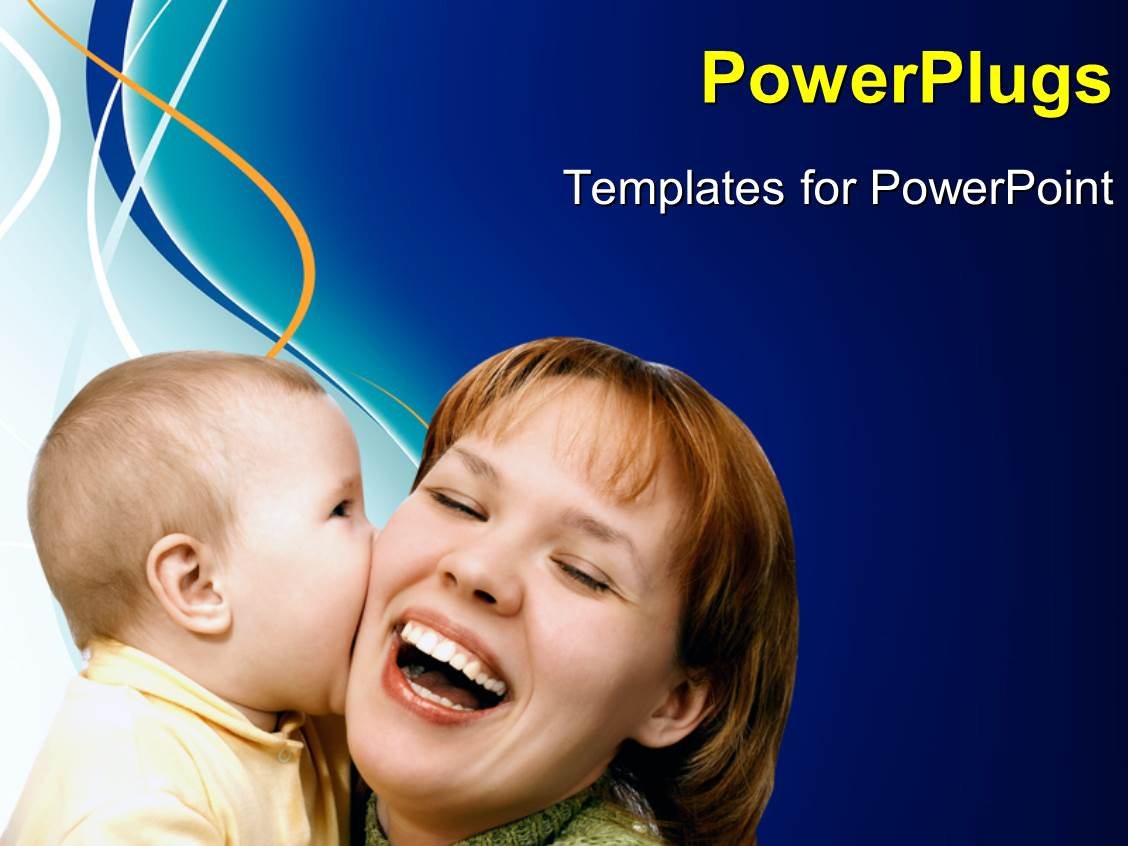 PowerPoint Template Displaying a Happy Mother Smiling and Playing with her Baby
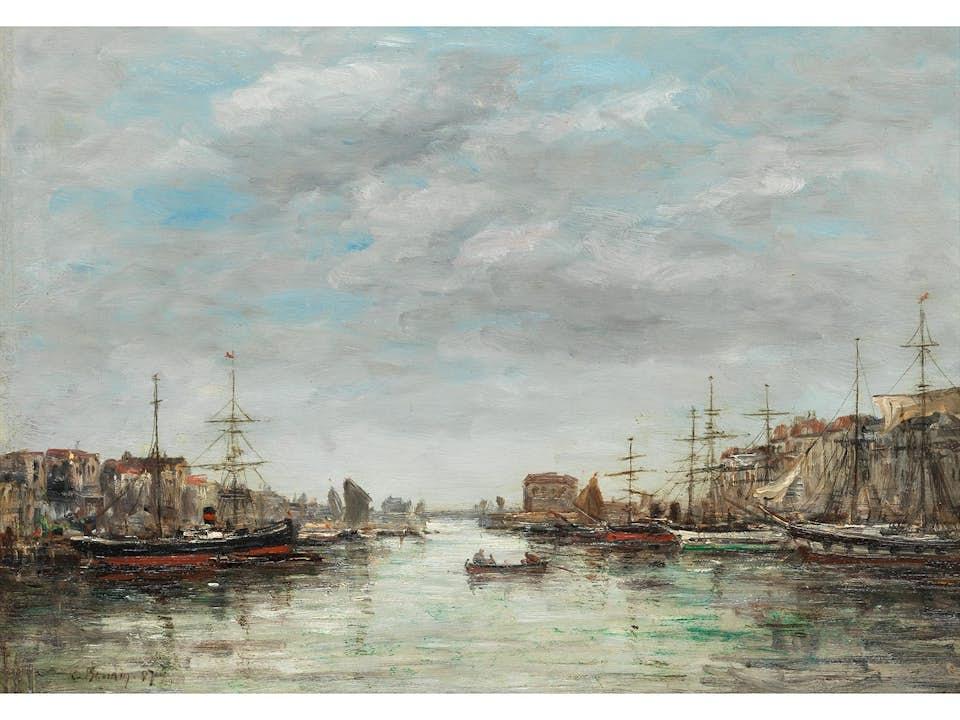 Eugène Boudin, 1824 Honfleur – 1898 Deauville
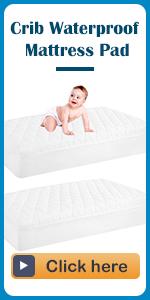 baby mattress protector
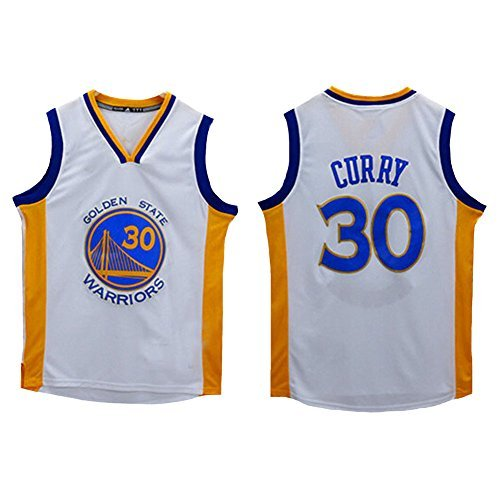 No.30 Curry Jersey Basketball Jersey Sports Embroidery Men's Jersey White M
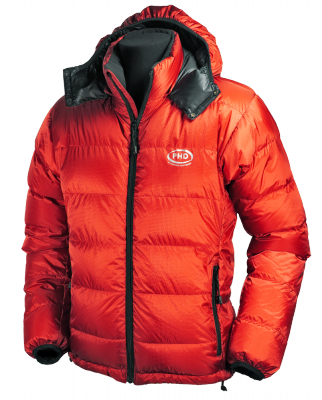 Ready Made: Yukon Down Jacket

━━━━━━

Problem:
Only the lines starting at the one that holds "Eugène Boudin, 1824" and ending at the last line of the data belong in your answer. Please set them down exactly and omit the pictures.

Answer:
 Eugène Boudin, 1824 Honfleur – 1898 Deauville
 baby mattress protector
 No.30 Curry Jersey Basketball Jersey Sports Embroidery Men's Jersey White M
 Ready Made: Yukon Down Jacket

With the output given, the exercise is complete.